Chalberg Thomas W, Genise Hilary L, Vollrath Douglas, Calos Michele P
Department of Genetics, Stanford University School of Medicine, CA 94305, USA.
Invest Ophthalmol Vis Sci. 2005 Jun;46(6):2140-6. doi: 10.1167/iovs.04-1252.
Gene therapy has shown promise in animal models of retinal disease, with the most success achieved to date with viral vectors used for gene delivery. Viral vectors, however, have side effects and limitations and are difficult to manufacture. The present study was conducted in an attempt to develop a novel system for long-term gene transfer in rat retinal pigment epithelium (RPE), by using nonviral transfection methods for gene transfer and the integrase from the bacteriophage phiC31 to confer long-term gene expression by means of genomic integration.
Efficient nonviral delivery of plasmid DNA to rat RPE in vivo was achieved by using subretinal injection of plasmid DNA, followed by in situ electroporation. Gene delivery was evaluated by analyzing enhanced green fluorescent protein (eGFP) expression in frozen sections. In subsequent experiments, a plasmid expressing luciferase, with or without a plasmid encoding the phiC31 integrase, was delivered to rat RPE. Luciferase expression was followed over time by using in vivo luciferase imaging.
Subretinal injection followed by electroporation yielded abundant transgene expression in the rat RPE. Expression was strongest 48 hours after delivery. In the absence of phiC31 integrase, transgene expression declined to near-background levels within 3 to 4 weeks after treatment. By contrast, coinjection of the integrase plasmid led to long-term stable transgene expression throughout the 4.5-month test period. Eyes injected with phiC31 integrase showed approximately 85-fold higher long-term transgene expression in the retina than eyes without integrase.

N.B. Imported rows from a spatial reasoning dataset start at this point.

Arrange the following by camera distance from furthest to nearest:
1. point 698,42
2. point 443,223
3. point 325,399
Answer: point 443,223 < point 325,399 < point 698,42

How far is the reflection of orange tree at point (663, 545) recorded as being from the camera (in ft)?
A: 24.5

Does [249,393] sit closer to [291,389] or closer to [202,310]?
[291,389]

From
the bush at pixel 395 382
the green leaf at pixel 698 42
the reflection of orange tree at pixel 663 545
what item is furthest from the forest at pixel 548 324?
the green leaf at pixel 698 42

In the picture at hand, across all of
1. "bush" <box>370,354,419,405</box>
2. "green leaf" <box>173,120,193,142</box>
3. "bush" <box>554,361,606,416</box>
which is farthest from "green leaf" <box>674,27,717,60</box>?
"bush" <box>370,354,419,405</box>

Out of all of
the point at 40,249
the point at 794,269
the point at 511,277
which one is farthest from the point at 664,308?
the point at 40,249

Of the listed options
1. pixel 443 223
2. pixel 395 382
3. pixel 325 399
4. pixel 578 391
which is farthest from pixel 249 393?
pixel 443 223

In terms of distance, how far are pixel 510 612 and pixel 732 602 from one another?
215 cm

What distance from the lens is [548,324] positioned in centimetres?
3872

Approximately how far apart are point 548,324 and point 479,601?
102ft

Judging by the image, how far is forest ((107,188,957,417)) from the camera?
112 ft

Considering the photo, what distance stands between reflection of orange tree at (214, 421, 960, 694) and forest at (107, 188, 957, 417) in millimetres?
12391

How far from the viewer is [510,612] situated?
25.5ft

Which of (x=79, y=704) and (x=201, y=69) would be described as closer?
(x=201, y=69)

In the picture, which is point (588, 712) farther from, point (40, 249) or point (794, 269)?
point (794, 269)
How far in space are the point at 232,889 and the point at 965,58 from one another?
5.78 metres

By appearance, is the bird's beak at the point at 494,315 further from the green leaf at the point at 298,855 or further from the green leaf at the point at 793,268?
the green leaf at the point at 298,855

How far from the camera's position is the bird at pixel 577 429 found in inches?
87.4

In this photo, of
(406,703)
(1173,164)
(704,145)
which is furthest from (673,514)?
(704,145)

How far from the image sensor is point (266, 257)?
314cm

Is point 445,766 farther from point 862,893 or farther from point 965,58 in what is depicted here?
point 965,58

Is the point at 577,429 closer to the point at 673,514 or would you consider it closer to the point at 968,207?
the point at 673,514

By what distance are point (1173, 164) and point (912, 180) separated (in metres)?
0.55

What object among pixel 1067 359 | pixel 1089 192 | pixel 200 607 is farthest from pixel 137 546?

Subretinal injection of DNA followed by electroporation affords abundant transfer of plasmid DNA in rat RPE. phiC31 integrase confers robust long-term transgene expression by mediating genomic integration of the transgene. These findings suggest that phiC31 integrase may be a simple and effective tool for nonviral long-term gene transfer in the eye.
基因治疗在视网膜疾病的动物模型中已显示出前景,迄今为止,用于基因递送的病毒载体取得了最大的成功。然而,病毒载体有副作用和局限性,且难以制造。本研究旨在开发一种用于大鼠视网膜色素上皮(RPE)长期基因转移的新系统,通过使用非病毒转染方法进行基因转移,并利用噬菌体phiC31的整合酶通过基因组整合实现长期基因表达。
通过视网膜下注射质粒DNA,随后进行原位电穿孔,实现质粒DNA在大鼠RPE体内的高效非病毒递送。通过分析冰冻切片中增强型绿色荧光蛋白(eGFP)的表达来评估基因递送。在后续实验中,将表达荧光素酶的质粒,无论有无编码phiC31整合酶的质粒,递送至大鼠RPE。通过体内荧光素酶成像随时间跟踪荧光素酶表达。
视网膜下注射后进行电穿孔在大鼠RPE中产生了丰富的转基因表达。递送后48小时表达最强。在没有phiC31整合酶的情况下,转基因表达在治疗后3至4周内降至接近背景水平。相比之下,共注射整合酶质粒导致在整个4.5个月的测试期内转基因长期稳定表达。注射phiC31整合酶的眼睛在视网膜中的长期转基因表达比未注射整合酶的眼睛高约85倍。
视网膜下注射DNA后进行电穿孔可使质粒DNA在大鼠RPE中大量转移。phiC31整合酶通过介导转基因的基因组整合赋予强大的长期转基因表达。这些发现表明,phiC31整合酶可能是用于眼部非病毒长期基因转移的一种简单有效的工具。